Temos vivido um conjunto de ilusões que vão deixar uma marca profunda nos que se atrasarem a regressar a realidade. É verdade que a responsabilidade do momento que a pátria atravessa não pode ser apenas de um governo: Portugal transformou-se, em 30 anos de democracia, num pais endividado e, por essa via, menos soberano e à mercê dos mercados e credores. Durante anos, PS e PSD, os partidos que repartiram entre si a governação do país, venderam ilusões de um crescimento assente em fundos comunitários, com promessas de reformas nunca concretizadas, de um Estado ao estilo de pai abastado que pode dar tudo a todos, e que acabou com uma máquina administrativa muito superior em grandeza à dimensão geográfica do País e a gastar muito mais do que é capaz de produzir.
Aqui chegados, a situação pode ser ilustrada por este pormenor: Portugal vai pagar só de juros 6.300 milhões de euros, superior ao orçamento previsto para a educação.
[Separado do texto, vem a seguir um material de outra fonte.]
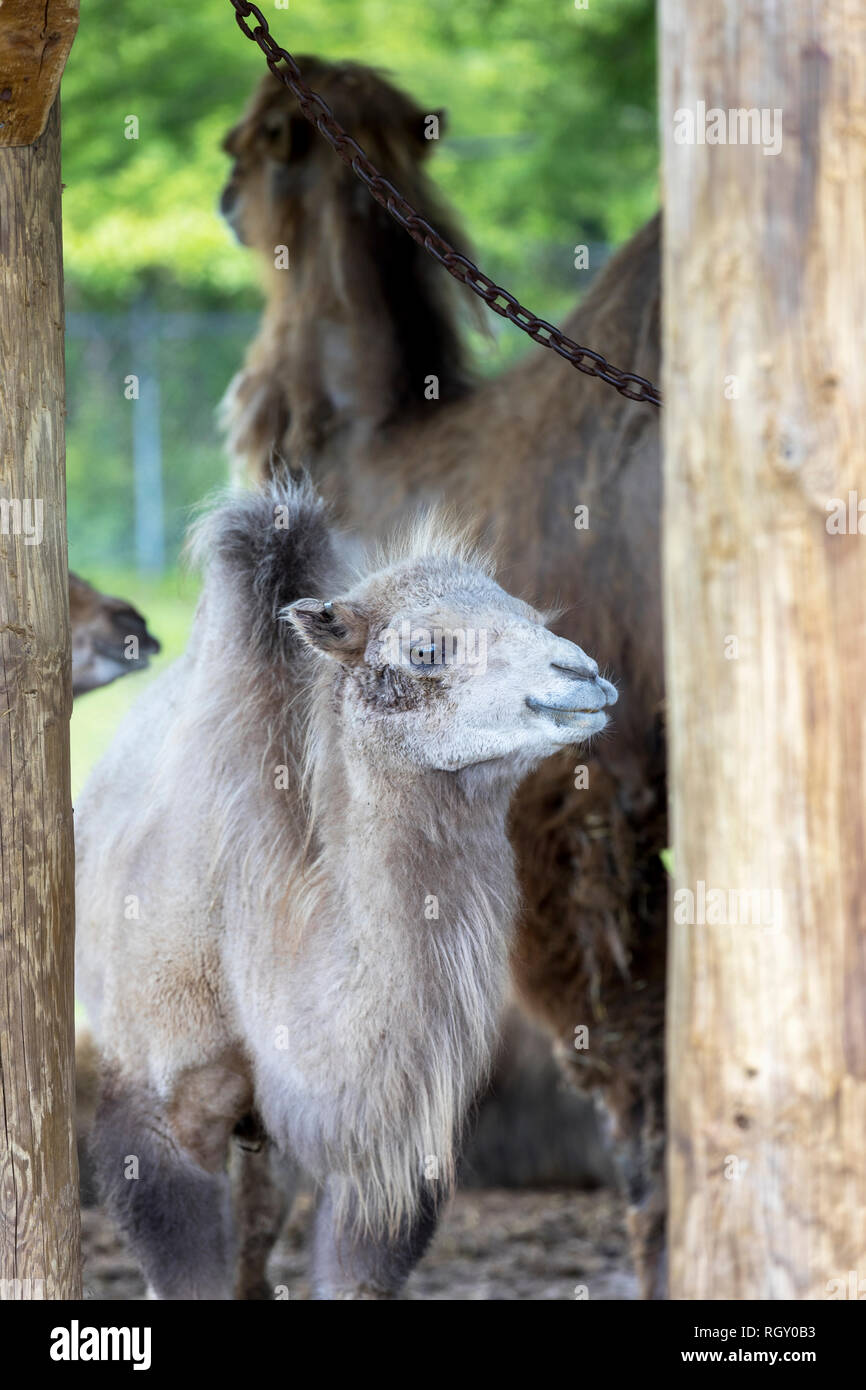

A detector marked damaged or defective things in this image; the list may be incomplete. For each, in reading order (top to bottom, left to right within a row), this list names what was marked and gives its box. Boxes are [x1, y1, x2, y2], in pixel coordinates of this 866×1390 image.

rusty chain [224, 0, 660, 410]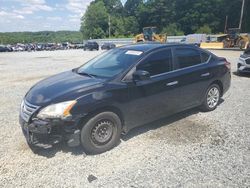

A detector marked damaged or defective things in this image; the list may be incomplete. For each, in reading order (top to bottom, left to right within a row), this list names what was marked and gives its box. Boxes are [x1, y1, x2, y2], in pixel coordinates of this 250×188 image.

damaged front bumper [19, 115, 80, 148]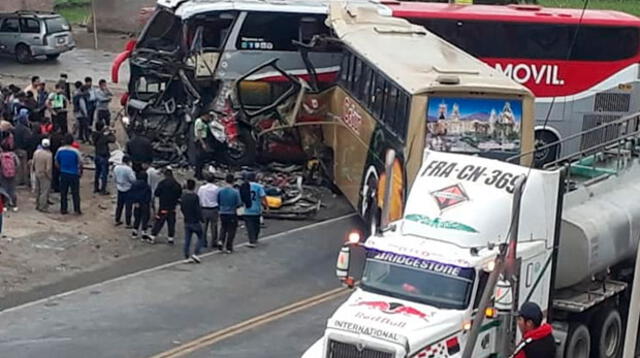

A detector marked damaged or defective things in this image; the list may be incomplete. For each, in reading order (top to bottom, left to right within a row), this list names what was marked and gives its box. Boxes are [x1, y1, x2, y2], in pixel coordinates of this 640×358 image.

shattered windshield [138, 9, 182, 51]
wrecked bus [111, 0, 384, 164]
shattered windshield [362, 250, 472, 310]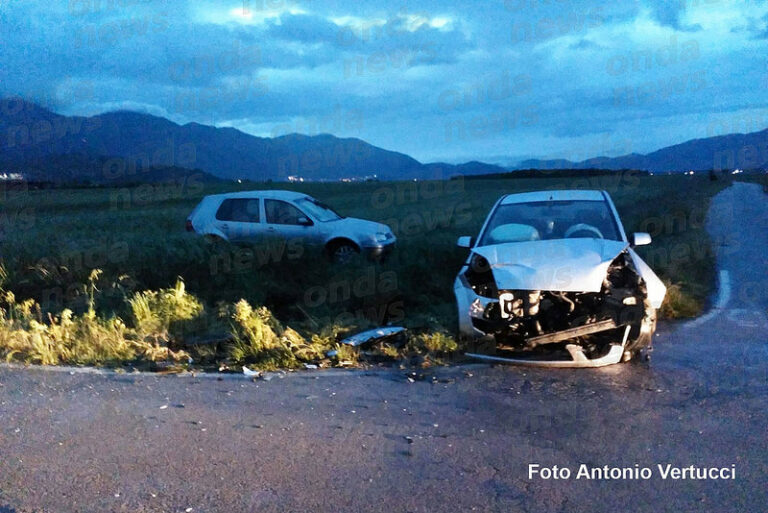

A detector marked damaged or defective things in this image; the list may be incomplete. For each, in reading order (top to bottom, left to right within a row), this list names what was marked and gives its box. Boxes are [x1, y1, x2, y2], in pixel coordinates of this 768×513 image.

damaged silver car [456, 190, 664, 366]
car front end damage [456, 239, 664, 364]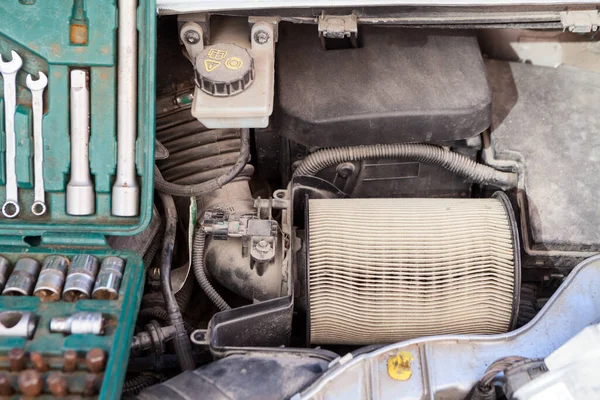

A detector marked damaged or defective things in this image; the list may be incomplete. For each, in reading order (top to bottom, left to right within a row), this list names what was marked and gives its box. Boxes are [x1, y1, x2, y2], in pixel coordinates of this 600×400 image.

rusty socket [7, 348, 25, 374]
rusty socket [30, 354, 49, 372]
rusty socket [85, 348, 106, 374]
rusty socket [18, 368, 42, 396]
rusty socket [46, 372, 68, 396]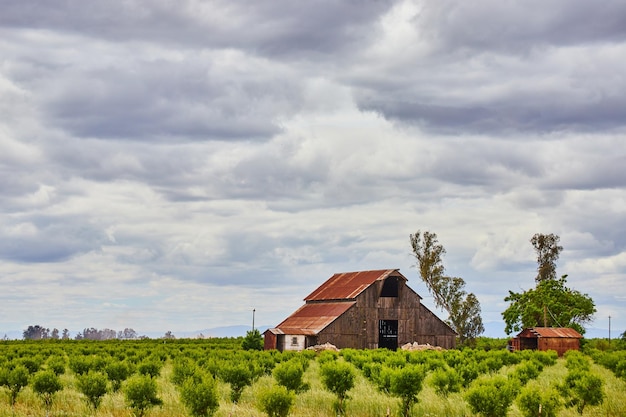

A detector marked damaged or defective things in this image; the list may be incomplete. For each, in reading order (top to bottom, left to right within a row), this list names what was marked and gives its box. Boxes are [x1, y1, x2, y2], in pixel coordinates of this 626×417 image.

red rusted roof panel [302, 268, 400, 300]
rusty corrugated metal shed [304, 268, 404, 300]
rusted metal roof [304, 270, 404, 300]
rusted metal roof [274, 300, 356, 334]
rusty corrugated metal shed [274, 300, 356, 334]
red rusted roof panel [274, 300, 356, 334]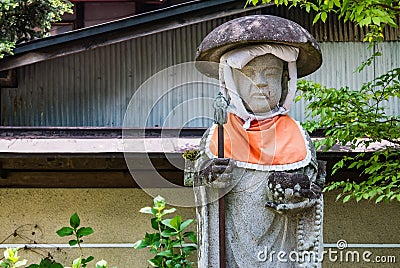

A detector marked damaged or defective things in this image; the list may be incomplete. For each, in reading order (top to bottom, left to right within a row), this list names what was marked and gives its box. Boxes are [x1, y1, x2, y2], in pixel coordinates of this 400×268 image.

rusty metal siding [0, 18, 400, 126]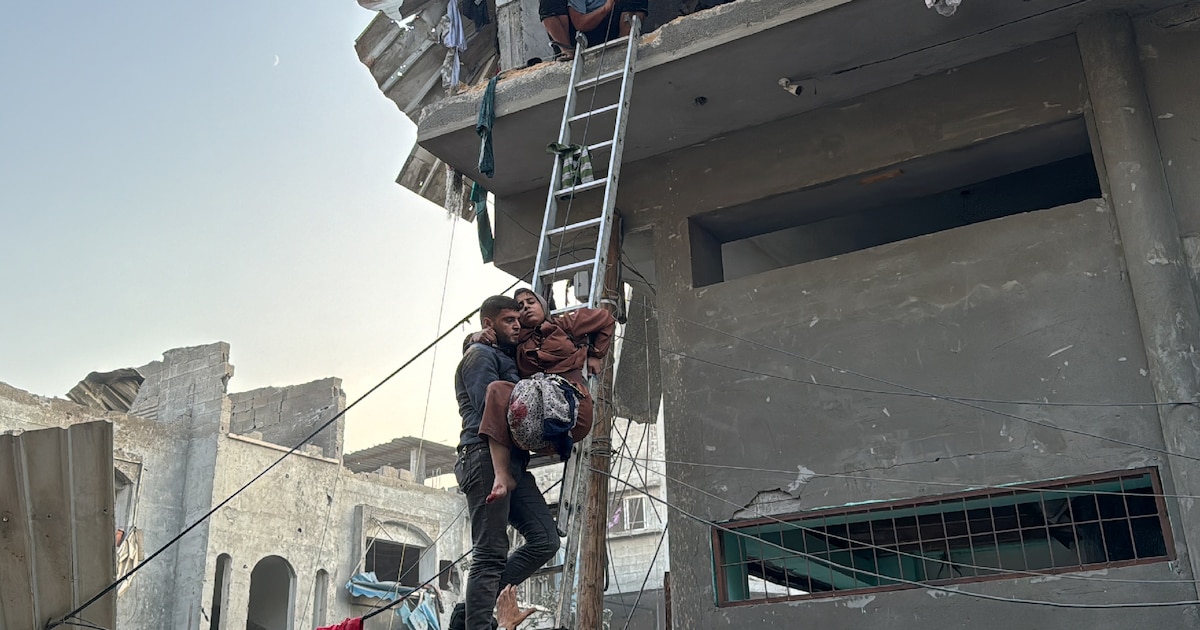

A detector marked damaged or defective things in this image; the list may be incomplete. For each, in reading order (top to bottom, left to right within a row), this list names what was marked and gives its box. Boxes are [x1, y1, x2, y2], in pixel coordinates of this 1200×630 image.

damaged concrete building [0, 343, 468, 628]
broken concrete edge [410, 0, 854, 141]
damaged masonry [352, 0, 1200, 624]
damaged concrete building [355, 0, 1200, 624]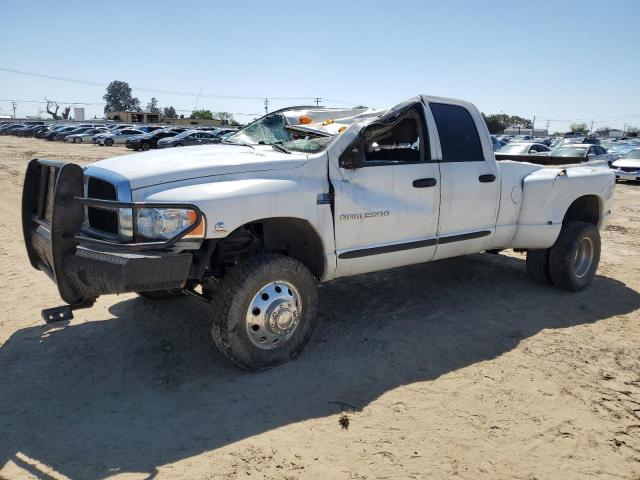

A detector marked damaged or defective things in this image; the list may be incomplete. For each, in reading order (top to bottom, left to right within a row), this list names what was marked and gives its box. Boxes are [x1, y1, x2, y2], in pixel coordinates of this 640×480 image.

shattered windshield [224, 111, 336, 153]
damaged pickup truck [22, 94, 616, 372]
É verdade que a crise é internacional, mas não afectará todos de maneira igual, países ou pessoas? O Primeiro-ministro iludiu o País anunciando o fim da crise, assegurando que não seriamos afectados, ou que estava o País preparado para ela. Depois da evidência de que tudo não passava de um engano, o Governo e o PS, com colaboração do PSD, criaram a ilusão que os problemas estavam identificados, e que tinham encontrado soluções. O PS apresentou o PEC 1, somou-lhe medidas adicionais conhecidas como PEC 2 (obrigando o PSD a pedir desculpas), assumindo que tudo seria diferente… Pura ilusão. A culpa não pode ser assacada aos mercados: na zona euro, as regras do jogo são conhecidas há muito. O que não nos disseram é que as metas seriam atingidas com aumento de impostos, cortes nas pensões sociais, ou em serviços essenciais como a saúde e educação, e nada - ou quase nada - na despesa do Estado.
Para acalmar ou iludir o País, os dois partidos, durante meses, deram a sensação de estar em caminhos opostos. Basta reler o que disseram Passos Coelho e José Sócrates, para acabarem por criar uma ilusão de negociação. Juntaram para isso dois dos principais responsáveis pelo estado das contas públicas: o actual Ministro das Finanças, que até agora vendeu a ilusão do mais competente do governo socialista, apesar de subscrever e liderar as finanças até à situação actual, e, do lado do PSD, para criar a ilusão de credibilidade, uma equipa fora do directório partidário, incluindo um ex-Ministro das Finanças de quem se esperavam soluções que nunca encontrou equanto Ministro. O resultado não podia ser diferente: interiorizaram de tal forma a ilusão, que julgam ter causado uma crise politica por não se terem entendido quanto ao próximo orçamento. Não faltou mesmo a ilusão e anúncios de Conferências de Imprensa para esclarecer tudo, e que acabam por não esclarecer nada, numa demonstração de irresponsabilidade e espectáculo que as pessoas, as empresas e as famílias não merecem.
Os dois partidos sabem que é fácil chegar a acordo. A margem de autonomia é muito reduzida, e as contas são simples: para atingir o défice de 4,6% basta que o Estado se imponha a si próprio os mesmos sacrifícios que pede aos portugueses. Estamos por isso a assistir à criação de ilusões para as clientelas partidárias, e para preparar os militantes para as eleições que estão cada vez mais próximas. Chegados aí veremos se continuamos num mundo de ilusões, ou se, pelo contrário, seremos todos capazes de uma reflexão colectiva que aponte para onde queremos caminhar. O País tem de mudar, e isso não acontecerá com este orçamento, nem com este Governo. Impõe-se a colaboração de todos, com ou sem maioria absoluta.